Improving Care and Reducing Health Care Costs
The Affordable Care Act includes an extensive set of new demonstration programs and incentives aimed at improving the quality and cost of health care. Such changes include payment innovations, among them, higher reimbursement for preventive care services and patient-centered primary care; bundled payment for hospital, physician, and other services provided for a single episode of care; shared savings for accountable provider groups that assume responsibility for the continuum of a patient's care; and pay-for-performance incentives for Medicare providers. In combination with the insurance market reforms and new revenues, these provisions are expected to more than offset the cost of the coverage expansions. CBO estimates the Affordable Care Act will reduce the federal deficit by $124 billion between 2012 and 2021. David Cutler, Karen Davis, and Kristof Stremikis estimate even greater savings from the law's delivery system reforms than CBO: $406 billion in savings through delivery system reforms in the law by 2019, and consequently a much greater net decrease in the deficit of $400 billion by 2019. The authors estimate that the combination of insurance and delivery system reforms in the law could lower family premiums by $2,000 by 2019.
Indeed, the current wave of delivery system innovation taking place in states across the country even as the law is being implemented suggests that these larger savings might ultimately be realized. Several patient-centered medical home interventions, both in the Medicaid program and initiated by private payers, have realized significant reductions in hospitalizations and emergency department use. New provider payment arrangements and incentives have slowed spending growth in parts of the country, and a nationwide program to reduce hospital readmissions has already resulted in statistically significant reductions in 30-day hospital readmission rates in Massachusetts and Michigan.
A recent Commonwealth Fund survey found that one-quarter of adults ages 19 to 64 experienced a gap in their health insurance in 2011, with a majority remaining uninsured for one year or more.
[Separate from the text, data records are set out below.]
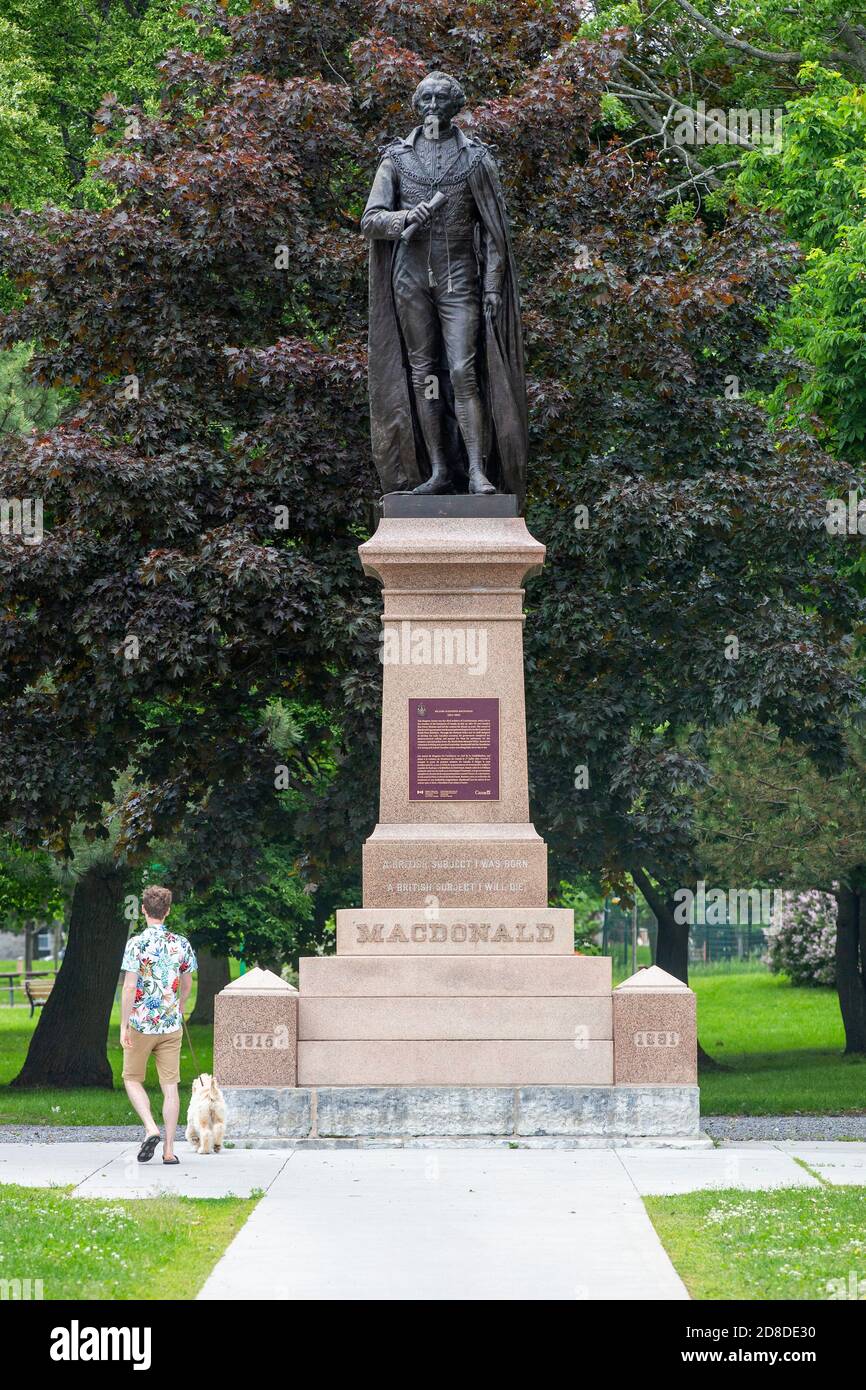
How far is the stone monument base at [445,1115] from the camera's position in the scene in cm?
1212

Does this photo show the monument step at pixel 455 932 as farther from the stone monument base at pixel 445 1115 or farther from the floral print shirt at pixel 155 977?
the floral print shirt at pixel 155 977

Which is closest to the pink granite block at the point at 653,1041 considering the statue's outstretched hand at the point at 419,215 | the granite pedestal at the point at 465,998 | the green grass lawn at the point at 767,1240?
the granite pedestal at the point at 465,998

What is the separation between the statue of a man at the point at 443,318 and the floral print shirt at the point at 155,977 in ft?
14.6

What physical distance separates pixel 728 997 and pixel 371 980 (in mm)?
39365

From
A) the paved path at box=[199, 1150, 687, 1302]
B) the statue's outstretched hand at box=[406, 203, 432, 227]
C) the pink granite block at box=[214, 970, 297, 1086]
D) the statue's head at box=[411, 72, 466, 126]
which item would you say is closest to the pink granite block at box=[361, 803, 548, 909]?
the pink granite block at box=[214, 970, 297, 1086]

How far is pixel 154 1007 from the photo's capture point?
11633 millimetres

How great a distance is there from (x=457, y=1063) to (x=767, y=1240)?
13.9 ft

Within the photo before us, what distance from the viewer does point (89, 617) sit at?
17609 mm

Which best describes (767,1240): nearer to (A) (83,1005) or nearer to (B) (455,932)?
(B) (455,932)

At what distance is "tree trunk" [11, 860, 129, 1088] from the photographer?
80.7 ft

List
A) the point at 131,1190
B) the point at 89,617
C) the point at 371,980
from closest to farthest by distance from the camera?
the point at 131,1190
the point at 371,980
the point at 89,617

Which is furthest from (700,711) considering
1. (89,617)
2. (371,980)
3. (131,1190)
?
(131,1190)

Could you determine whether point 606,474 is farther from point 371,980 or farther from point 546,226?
point 371,980

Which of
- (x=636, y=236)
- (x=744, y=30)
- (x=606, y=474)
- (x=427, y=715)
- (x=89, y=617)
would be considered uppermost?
(x=744, y=30)
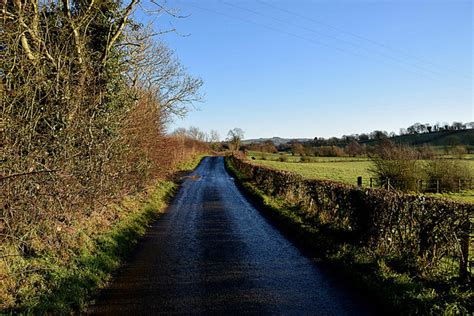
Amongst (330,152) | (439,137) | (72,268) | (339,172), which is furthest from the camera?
(439,137)

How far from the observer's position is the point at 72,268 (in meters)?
7.00

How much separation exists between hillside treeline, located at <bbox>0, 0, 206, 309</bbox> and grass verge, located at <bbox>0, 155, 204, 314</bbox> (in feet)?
0.15

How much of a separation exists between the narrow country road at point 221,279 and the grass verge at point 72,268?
350mm

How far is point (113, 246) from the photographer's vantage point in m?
8.98

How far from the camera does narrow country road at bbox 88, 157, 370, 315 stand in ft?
19.1

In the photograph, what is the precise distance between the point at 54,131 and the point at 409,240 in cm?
813

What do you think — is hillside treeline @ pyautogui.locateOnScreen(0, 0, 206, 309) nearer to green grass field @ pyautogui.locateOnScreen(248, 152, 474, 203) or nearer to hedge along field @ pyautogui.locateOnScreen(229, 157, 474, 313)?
hedge along field @ pyautogui.locateOnScreen(229, 157, 474, 313)

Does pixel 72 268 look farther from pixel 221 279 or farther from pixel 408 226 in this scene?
pixel 408 226

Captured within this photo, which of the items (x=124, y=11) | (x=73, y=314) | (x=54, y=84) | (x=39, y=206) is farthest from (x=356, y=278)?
(x=124, y=11)

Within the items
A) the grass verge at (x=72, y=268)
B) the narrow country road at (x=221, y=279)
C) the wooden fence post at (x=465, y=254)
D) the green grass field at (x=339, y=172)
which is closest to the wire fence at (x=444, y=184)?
the green grass field at (x=339, y=172)

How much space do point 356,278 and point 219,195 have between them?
14.8 meters

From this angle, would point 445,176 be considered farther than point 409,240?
Yes


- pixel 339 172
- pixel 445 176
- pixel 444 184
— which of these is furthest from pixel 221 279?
pixel 339 172

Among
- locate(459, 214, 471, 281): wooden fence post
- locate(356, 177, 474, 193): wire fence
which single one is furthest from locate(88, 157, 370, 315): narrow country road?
locate(356, 177, 474, 193): wire fence
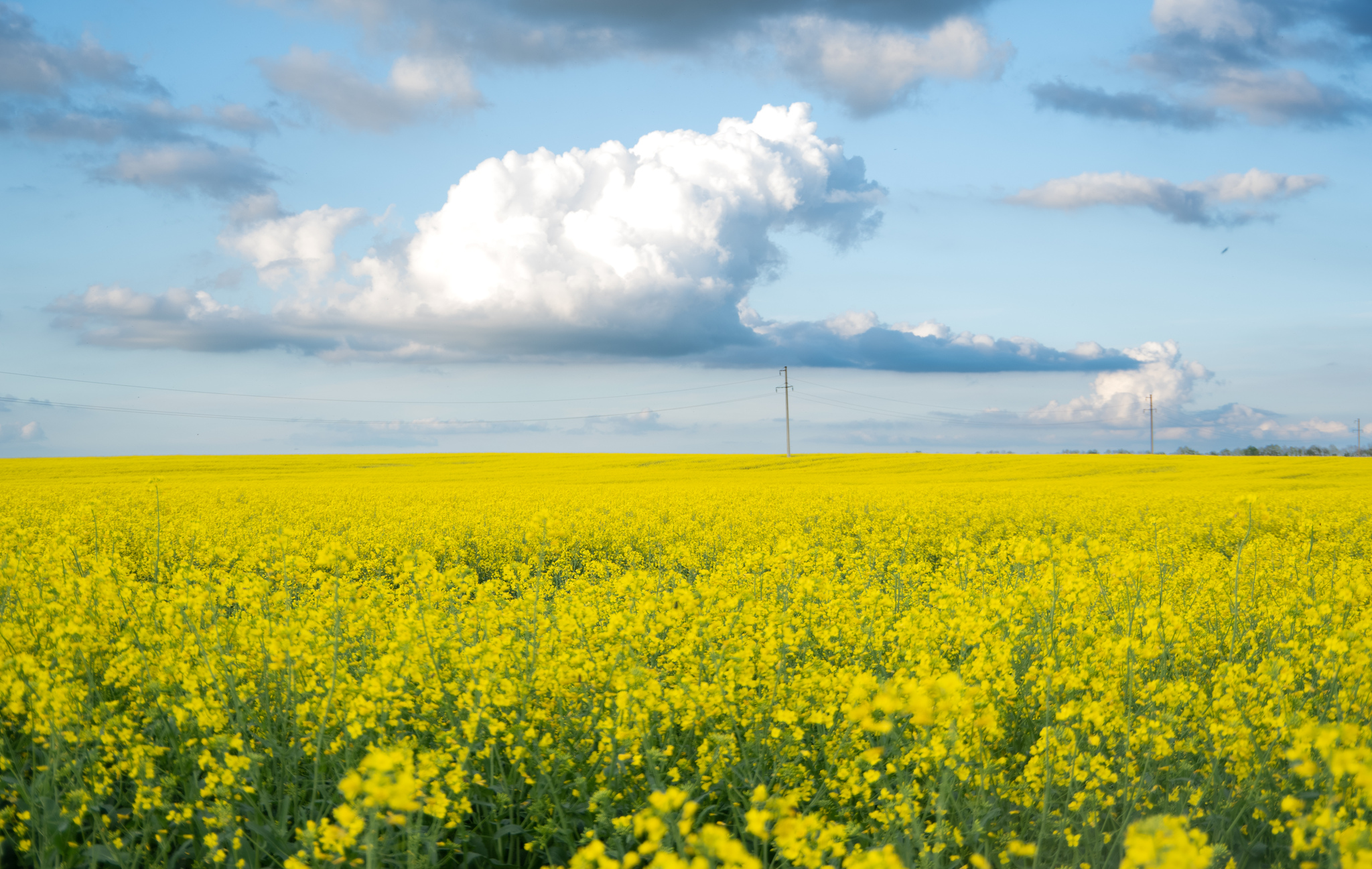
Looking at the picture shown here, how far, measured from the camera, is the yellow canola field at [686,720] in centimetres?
297

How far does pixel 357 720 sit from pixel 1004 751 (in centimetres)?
355

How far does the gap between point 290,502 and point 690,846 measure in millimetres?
20280

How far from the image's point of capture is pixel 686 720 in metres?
3.85

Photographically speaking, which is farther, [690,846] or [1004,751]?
[1004,751]

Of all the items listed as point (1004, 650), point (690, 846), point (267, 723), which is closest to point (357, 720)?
point (267, 723)

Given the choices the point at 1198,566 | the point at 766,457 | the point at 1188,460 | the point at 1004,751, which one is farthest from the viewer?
the point at 766,457

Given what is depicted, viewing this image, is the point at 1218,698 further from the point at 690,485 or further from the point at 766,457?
the point at 766,457

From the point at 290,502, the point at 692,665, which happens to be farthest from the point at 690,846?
the point at 290,502

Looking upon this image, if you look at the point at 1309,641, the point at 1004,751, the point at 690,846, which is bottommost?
the point at 1004,751

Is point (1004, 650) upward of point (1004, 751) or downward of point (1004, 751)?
upward

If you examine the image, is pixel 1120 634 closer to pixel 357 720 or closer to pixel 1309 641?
pixel 1309 641

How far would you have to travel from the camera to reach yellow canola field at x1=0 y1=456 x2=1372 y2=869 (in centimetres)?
297

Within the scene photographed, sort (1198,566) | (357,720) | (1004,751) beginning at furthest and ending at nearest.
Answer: (1198,566) → (1004,751) → (357,720)

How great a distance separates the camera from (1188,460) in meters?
43.1
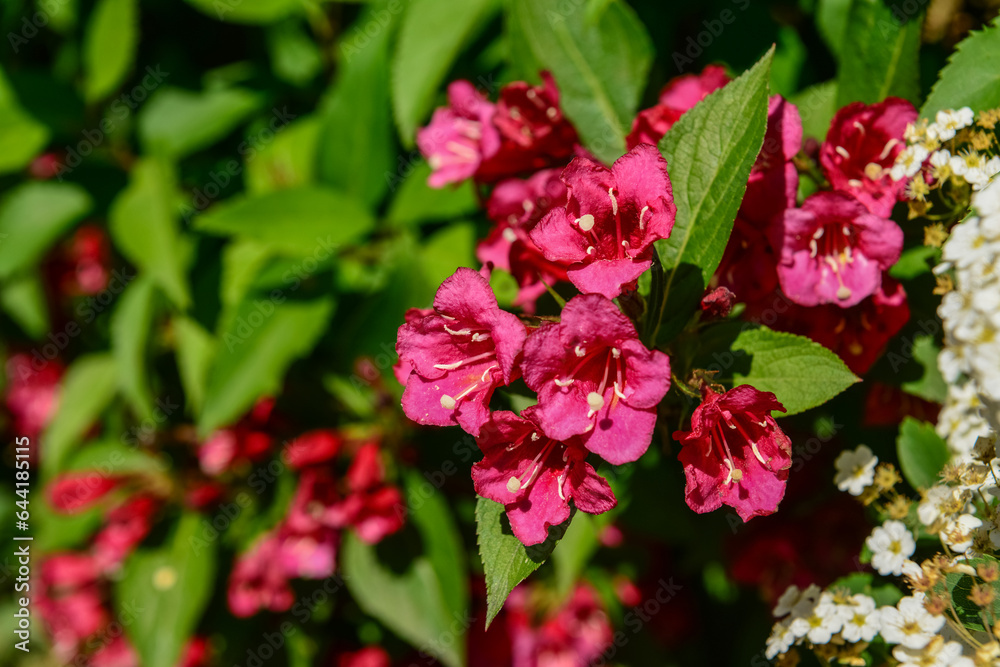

Compared with adults who were insured, those who experienced gaps were less likely to have a regular doctor and less likely to be up-to-date with recommended preventive care tests, with rates declining as the length of the coverage gap increased. Early provisions of the Affordable Care Act are already helping bridge gaps in coverage among young adults and people with preexisting conditions. Beginning in 2014, new affordable insurance options through Medicaid and state insurance exchanges will enable Americans to remain insured even in the face of extended periods of unemployment.
Ultimately, the success of the law in providing near universal coverage that continues to be affordable in the years to come will depend on the way in which federal and state governments choose to implement key provisions, in particular the design and operation of the insurance exchanges, the participation of all states in the Medicaid expansion, and the willingness of health care providers to engage in payment and delivery system innovations. In the wake of the Supreme Court decision, it is critical that state and federal policymakers, regulators, and key stakeholders work in concert to realize the potential of this historic law.